Trump Media’s sole product is Truth Social, a Twitter-like social media platform. Over the past several weeks, it has become the primary means for Mr. Trump to communicate directly with his supporters. Among other things, he has used Truth Social to blast the congressional committee that is investigating the Jan. 6, 2021, attack on the U.S. Capitol. With Mr. Trump banned by Twitter, the platform could grow in importance as the former president considers another White House bid.
In addition to the investigation into the unusual trading, federal authorities are continuing to investigate whether the leaders of Digital World and Trump Media started negotiating a potential merger before Digital World sold shares through an initial public offering in September.

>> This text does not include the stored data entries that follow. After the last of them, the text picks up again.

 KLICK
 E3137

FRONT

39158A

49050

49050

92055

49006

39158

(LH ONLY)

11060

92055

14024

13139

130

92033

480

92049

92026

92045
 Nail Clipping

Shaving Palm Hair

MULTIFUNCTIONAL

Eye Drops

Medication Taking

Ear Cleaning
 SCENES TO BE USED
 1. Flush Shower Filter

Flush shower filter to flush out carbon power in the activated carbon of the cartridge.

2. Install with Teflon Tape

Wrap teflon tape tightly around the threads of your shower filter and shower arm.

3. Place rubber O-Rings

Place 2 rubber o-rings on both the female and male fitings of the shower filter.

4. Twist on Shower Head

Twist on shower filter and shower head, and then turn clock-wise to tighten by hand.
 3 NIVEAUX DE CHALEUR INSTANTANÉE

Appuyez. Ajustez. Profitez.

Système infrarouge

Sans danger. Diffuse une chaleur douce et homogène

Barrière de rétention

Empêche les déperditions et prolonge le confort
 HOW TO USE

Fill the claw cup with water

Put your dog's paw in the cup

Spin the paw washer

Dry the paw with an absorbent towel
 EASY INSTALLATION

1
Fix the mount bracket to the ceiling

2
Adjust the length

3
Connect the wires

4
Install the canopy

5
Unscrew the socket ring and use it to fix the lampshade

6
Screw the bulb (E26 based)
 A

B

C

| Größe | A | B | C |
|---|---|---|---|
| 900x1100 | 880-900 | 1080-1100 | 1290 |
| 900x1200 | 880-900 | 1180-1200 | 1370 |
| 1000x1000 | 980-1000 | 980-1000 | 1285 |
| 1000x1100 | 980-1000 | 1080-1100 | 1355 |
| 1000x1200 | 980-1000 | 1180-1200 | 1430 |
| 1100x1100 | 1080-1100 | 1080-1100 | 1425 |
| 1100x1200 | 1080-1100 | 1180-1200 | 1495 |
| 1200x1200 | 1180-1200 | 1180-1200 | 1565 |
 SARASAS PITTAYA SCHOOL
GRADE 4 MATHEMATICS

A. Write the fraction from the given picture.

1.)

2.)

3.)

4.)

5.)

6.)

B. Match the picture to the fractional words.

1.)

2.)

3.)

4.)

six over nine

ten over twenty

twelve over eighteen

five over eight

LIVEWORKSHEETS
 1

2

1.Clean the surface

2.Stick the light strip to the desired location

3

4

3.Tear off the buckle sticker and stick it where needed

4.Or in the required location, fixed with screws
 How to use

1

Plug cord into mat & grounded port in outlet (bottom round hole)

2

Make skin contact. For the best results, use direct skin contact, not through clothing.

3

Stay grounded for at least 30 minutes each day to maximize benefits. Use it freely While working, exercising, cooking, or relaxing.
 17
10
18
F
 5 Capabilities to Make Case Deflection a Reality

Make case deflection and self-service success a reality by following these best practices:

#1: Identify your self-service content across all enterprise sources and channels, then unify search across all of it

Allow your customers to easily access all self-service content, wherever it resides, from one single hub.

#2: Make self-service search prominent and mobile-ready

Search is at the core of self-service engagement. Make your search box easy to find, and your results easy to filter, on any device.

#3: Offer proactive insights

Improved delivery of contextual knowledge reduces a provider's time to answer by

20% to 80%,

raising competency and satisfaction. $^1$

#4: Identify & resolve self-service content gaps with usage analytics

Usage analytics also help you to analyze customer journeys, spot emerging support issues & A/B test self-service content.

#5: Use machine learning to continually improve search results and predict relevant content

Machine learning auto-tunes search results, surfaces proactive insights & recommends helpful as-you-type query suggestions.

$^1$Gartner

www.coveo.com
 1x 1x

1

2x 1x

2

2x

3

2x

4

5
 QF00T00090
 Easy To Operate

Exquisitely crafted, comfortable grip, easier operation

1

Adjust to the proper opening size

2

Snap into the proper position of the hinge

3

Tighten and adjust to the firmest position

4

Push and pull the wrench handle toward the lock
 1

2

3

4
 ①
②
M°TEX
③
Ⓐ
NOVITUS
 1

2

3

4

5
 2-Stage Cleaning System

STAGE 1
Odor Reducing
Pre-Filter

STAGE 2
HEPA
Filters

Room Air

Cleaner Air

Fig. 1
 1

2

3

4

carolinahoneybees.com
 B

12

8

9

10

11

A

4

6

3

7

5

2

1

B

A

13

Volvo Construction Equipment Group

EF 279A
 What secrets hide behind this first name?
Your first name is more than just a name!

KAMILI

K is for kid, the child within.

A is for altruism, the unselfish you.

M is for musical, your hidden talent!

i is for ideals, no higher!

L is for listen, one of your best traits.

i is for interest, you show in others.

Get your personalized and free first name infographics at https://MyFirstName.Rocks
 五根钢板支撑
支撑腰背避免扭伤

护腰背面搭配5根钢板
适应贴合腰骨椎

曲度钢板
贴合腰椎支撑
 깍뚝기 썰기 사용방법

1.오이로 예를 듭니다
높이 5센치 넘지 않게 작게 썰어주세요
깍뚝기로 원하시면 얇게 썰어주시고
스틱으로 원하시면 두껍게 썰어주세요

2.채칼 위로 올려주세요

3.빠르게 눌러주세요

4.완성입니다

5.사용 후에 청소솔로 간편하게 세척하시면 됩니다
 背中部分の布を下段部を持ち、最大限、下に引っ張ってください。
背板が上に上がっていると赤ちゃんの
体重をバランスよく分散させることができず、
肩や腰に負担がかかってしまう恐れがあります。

At the time of Digital World’s initial public offering, the company said in public filings that it had not yet identified a merger target. But The New York Times previously reported that talks between Mr. Orlando and Trump Media officials were already underway.
If Digital World didn’t disclose ongoing merger talks to investors, that would have violated S.E.C. rules.
The issuance of grand jury subpoenas usually is an indication that prosecutors are conducting a criminal investigation.
Among those who received subpoenas from the grand jury in late June were Wes Moss and Andy Litinsky (also known as Andy Dean), two former contestants on “The Apprentice,” the reality TV show that Mr. Trump hosted, according to people briefed on the matter.
Shortly after Mr. Trump left office, Mr. Moss and Mr. Litinsky pitched the idea of a Trump-branded social media company to the former president. The Times previously reported that they were involved in some of the early talks with Mr. Orlando.
Mr. Moss and Mr. Litinsky, who at one time were senior executives with Trump Media, didn’t respond to requests for comment. Mr. Litinsky no longer works for Trump Media; Mr. Moss’s job status is unclear.
Securities regulators also have asked for information from Digital World about the role played by the SPAC’s financial adviser, Shanghai-based ARC Group, according to regulatory filings. Federal regulators previously have reprimanded ARC. In 2017, the S.E.C. stopped ARC’s executives from listing shares of three companies, citing “material misstatements” in their securities filings and a lack of cooperation from the executives.